Funny Grandma nestled her head in the crook of her arm to watch the night. Moments later, she was talking though there was no one there to hear her. “Vivy,” she was saying, “why won't ye listen to me? I am an old, old woman, not very long for this world. I have seed many things and did many things I shouldn't, but Vivy, if I never knowed anything else, if I never draw another breath, I will prove to ye once and for all what ye won't hear of. That no account, lowlife trash ye feed on the porch is stealin' us blind.” Her head curled and rolled to the pillow, her eyelids sagged shut, her breathing grew deeper and slower. “I don't know why yer daddy puts up with it. Why don't he just drive 'em off?” She dreamed she could see them crouched behind bushes, eyes flashing in the moonlight.

Vivian was coming in to say good night. “Mama, shame on you. You've still got your clothes on.”

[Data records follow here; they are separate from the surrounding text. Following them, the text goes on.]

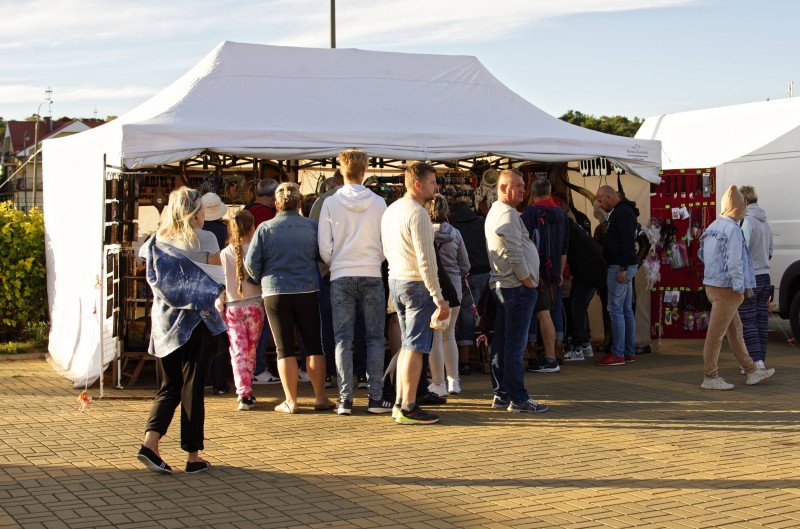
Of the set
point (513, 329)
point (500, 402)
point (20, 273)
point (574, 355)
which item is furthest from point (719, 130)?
point (20, 273)

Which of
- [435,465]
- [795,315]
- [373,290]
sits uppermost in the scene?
[373,290]

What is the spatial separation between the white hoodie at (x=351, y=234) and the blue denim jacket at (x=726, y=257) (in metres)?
3.26

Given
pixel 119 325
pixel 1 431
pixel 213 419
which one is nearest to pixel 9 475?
pixel 1 431

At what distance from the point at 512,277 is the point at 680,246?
5.74 metres

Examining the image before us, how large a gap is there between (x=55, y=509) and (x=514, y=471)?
2.82 m

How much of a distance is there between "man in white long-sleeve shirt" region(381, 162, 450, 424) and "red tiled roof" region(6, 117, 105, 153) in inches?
3579

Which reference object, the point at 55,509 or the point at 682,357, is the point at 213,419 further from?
the point at 682,357

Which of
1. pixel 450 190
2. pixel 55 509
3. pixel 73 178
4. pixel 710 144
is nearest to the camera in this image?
pixel 55 509

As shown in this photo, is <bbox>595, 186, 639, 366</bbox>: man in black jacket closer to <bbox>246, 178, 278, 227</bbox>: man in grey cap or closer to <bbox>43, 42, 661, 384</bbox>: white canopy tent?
<bbox>43, 42, 661, 384</bbox>: white canopy tent

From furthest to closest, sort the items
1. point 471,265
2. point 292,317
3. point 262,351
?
point 471,265 < point 262,351 < point 292,317

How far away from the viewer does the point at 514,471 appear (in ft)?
23.6

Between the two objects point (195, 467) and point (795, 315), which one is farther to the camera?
point (795, 315)

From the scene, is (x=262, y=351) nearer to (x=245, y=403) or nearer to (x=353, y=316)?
(x=245, y=403)

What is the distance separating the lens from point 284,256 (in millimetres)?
9094
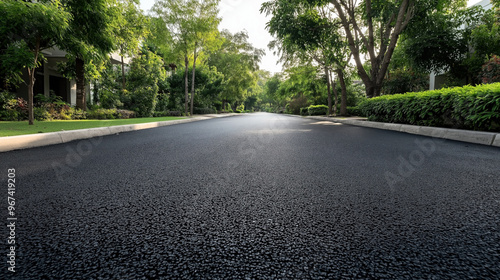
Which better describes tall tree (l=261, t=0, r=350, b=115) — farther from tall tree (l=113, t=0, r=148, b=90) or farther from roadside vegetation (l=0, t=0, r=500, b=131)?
tall tree (l=113, t=0, r=148, b=90)

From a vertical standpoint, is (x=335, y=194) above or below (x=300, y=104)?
below

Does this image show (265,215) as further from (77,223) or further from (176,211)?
(77,223)

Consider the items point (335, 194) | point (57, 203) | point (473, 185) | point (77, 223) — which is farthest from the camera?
point (473, 185)

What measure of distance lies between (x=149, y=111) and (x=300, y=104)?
30685 millimetres

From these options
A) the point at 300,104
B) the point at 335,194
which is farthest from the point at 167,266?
the point at 300,104

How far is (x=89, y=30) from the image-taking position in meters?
10.5

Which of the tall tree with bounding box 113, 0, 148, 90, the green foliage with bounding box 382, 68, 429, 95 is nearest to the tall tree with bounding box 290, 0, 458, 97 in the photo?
the green foliage with bounding box 382, 68, 429, 95

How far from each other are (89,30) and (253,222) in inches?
468

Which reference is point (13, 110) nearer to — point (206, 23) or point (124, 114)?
point (124, 114)

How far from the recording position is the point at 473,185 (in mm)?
2820

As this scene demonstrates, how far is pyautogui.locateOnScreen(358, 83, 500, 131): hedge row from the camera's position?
655cm

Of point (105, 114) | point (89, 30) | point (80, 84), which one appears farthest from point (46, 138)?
point (80, 84)

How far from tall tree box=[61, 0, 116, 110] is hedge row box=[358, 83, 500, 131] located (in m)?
12.1

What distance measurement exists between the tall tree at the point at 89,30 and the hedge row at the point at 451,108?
1210 cm
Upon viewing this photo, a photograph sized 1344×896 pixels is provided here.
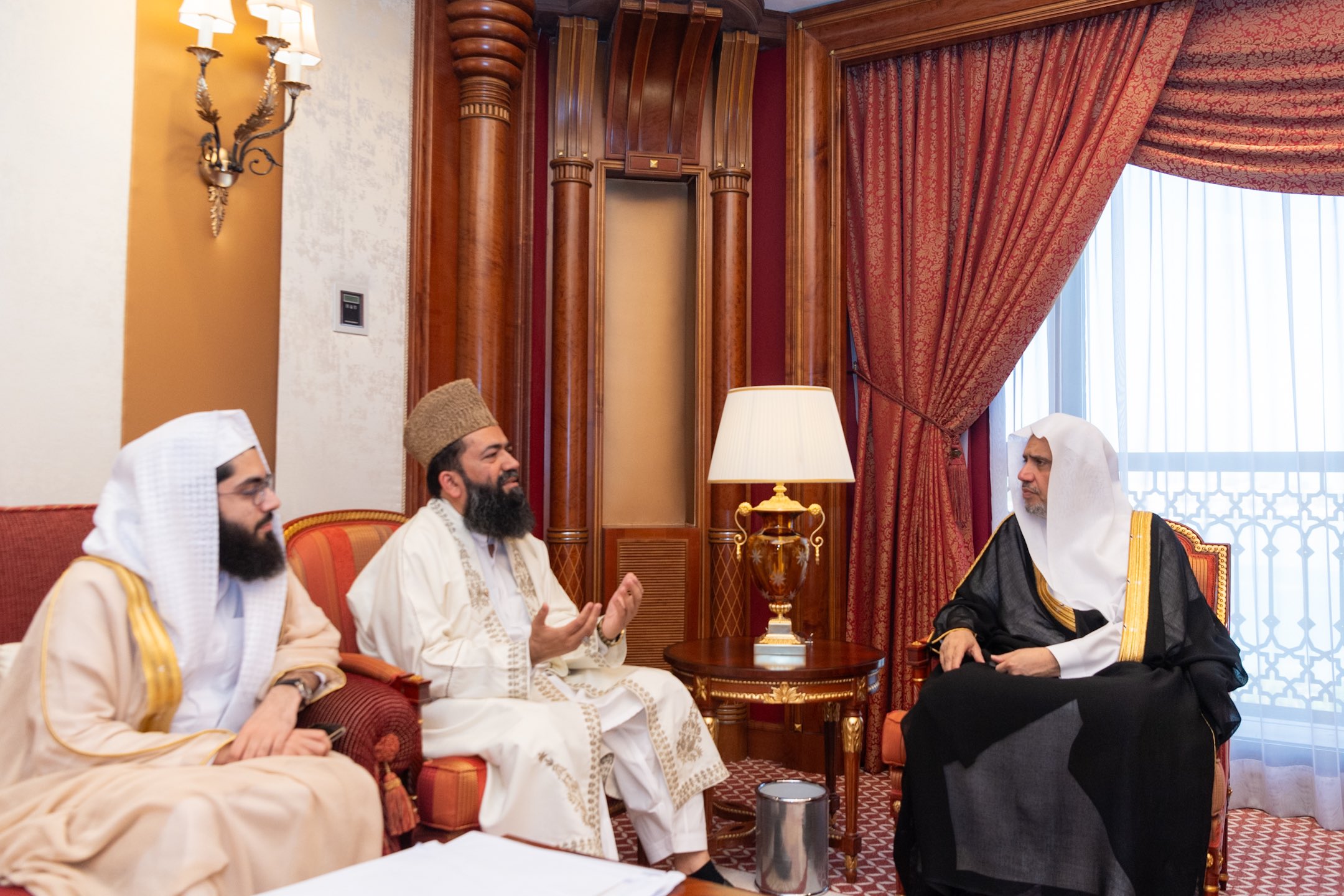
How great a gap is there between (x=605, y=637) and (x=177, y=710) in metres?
1.21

Funny Grandma rose toward the face whose features were like her own but younger for all eternity. “Vivy, ye have to listen to me. Will ye listen?” And it began again. “They's out there stealin' our corn we slaved for.”

“I know, Mama,” Vee said. “I know. But it's all right.… I know. Let's see if we can't put this nightgown on.”

Through the walls of the toolshed came the sound of a truck motor, and the growl went on building in the Chinaman. “That's the last one,” Sherman told him and held the black mouth tighter. Thin razors of light flickered through gaps in the crude plank wall, expanded and rotated in the air above his head. In the barnyard, the truck turned; the Chinaman's growl deepened.

The last of the pickups rumbled past the shed. Minutes passed. The Chinaman struggled to get up, but Sherman held him, speaking directly into his ear. “Now, be still,” he whispered. “Lay still. I mean it.” Out on the main road, the noise of the truck engine gradually sank to a distant buzz. Then silence.

Sherman pulled the loose galoshes from his shoes. Tapping the pill bottle to his mouth, he gulped three of the pills, then stared at the bottle while he capped it. These new pills ain't as good as the others, he thought. Not near as good. He unfastened the toolshed door, patted his leg, and the Chinaman followed him out. Under the dim full moon, the mist stung his face like needles. When he walked across the untrodden snow, it cracked under his feet, and the noise made him even more jittery than he had been.

Only that snowman in the yard told him children were here, that they were really here.

At the woodpile, he studied the quiet house. He scanned the shadowed porch where the others had come out, saying goodbye; then he looked back to the side of the house where the tall windows flickered with stovelight. Keeping the Chinaman close, he followed the path around the picket fence until he could look directly through the four windows and into the dim interior.